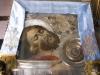 بطريركية الروم الارثوذكسية تحيي ذكرى قطع راس يوحنا المعمدان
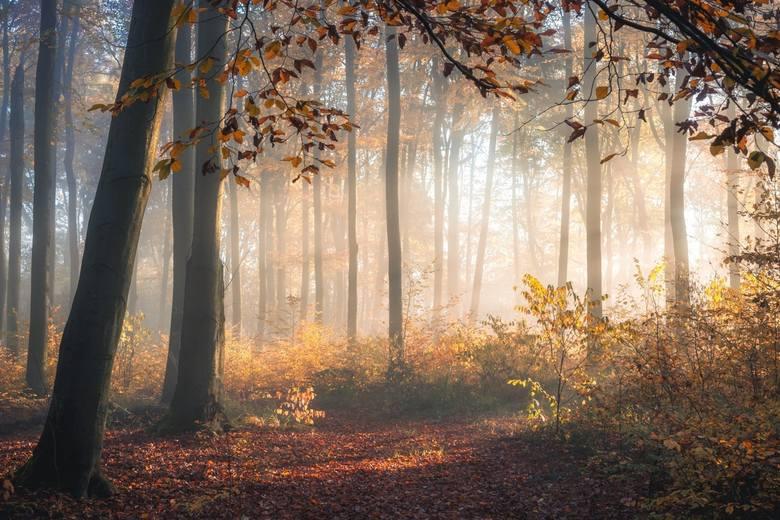 Kacper Borkowski z PrzemkowaZamiłowanie do przyrody sprawiło, że ukończył Technikum Leśne i został podleśniczym. Bliskie sąsiedztwo lasów naturalnie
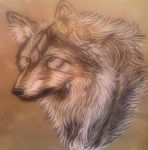 The Sacred Wolf by angeleyes122369
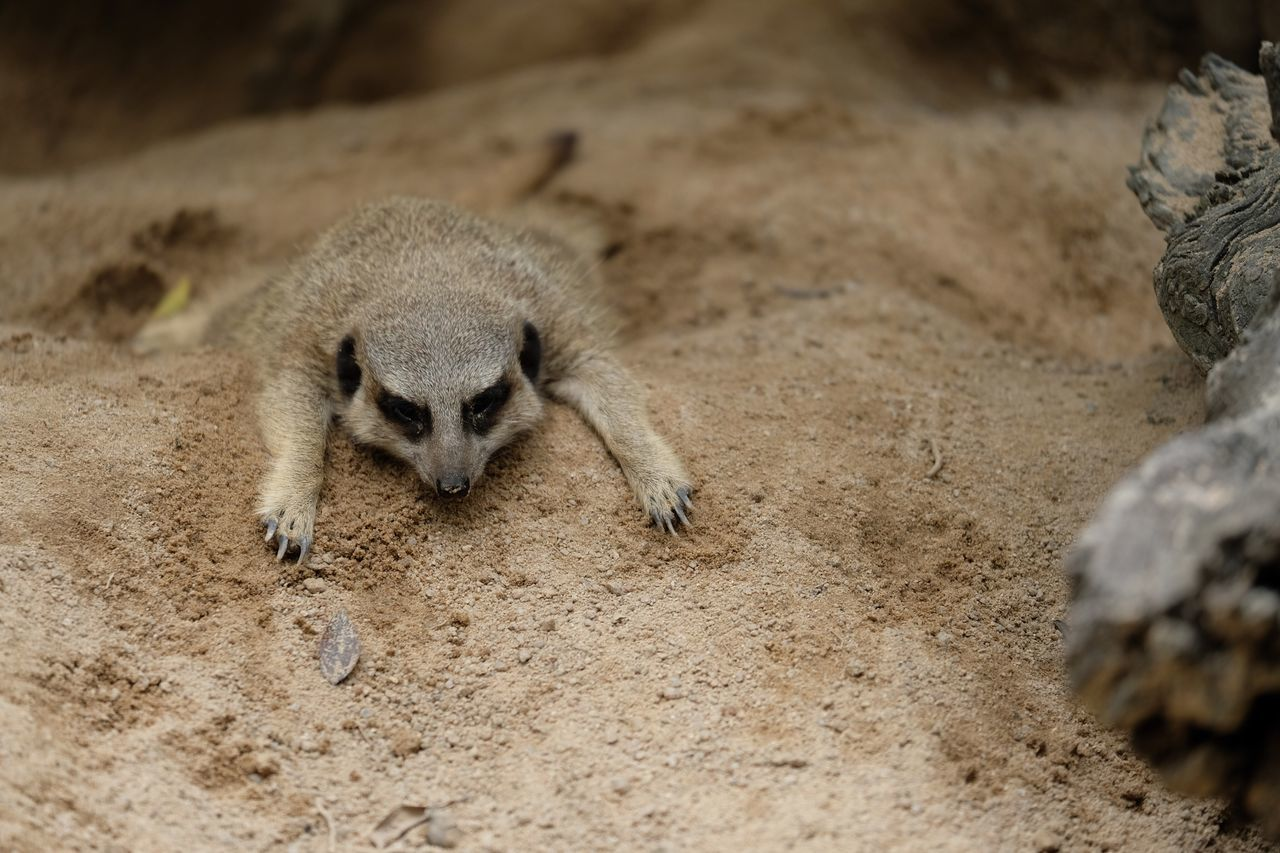Nature No People Animal Wildlife Animals In The Wild Meerkat One Animal Mammal Nature Animal Themes Outdoors Day Close-up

+ + +

▶ **Work instructions**
Apart from the images, reproduce the listing exactly as it appears.

▶ **Exercise result**
 بطريركية الروم الارثوذكسية تحيي ذكرى قطع راس يوحنا المعمدان
 Kacper Borkowski z PrzemkowaZamiłowanie do przyrody sprawiło, że ukończył Technikum Leśne i został podleśniczym. Bliskie sąsiedztwo lasów naturalnie
 The Sacred Wolf by angeleyes122369
Nature No People Animal Wildlife Animals In The Wild Meerkat One Animal Mammal Nature Animal Themes Outdoors Day Close-up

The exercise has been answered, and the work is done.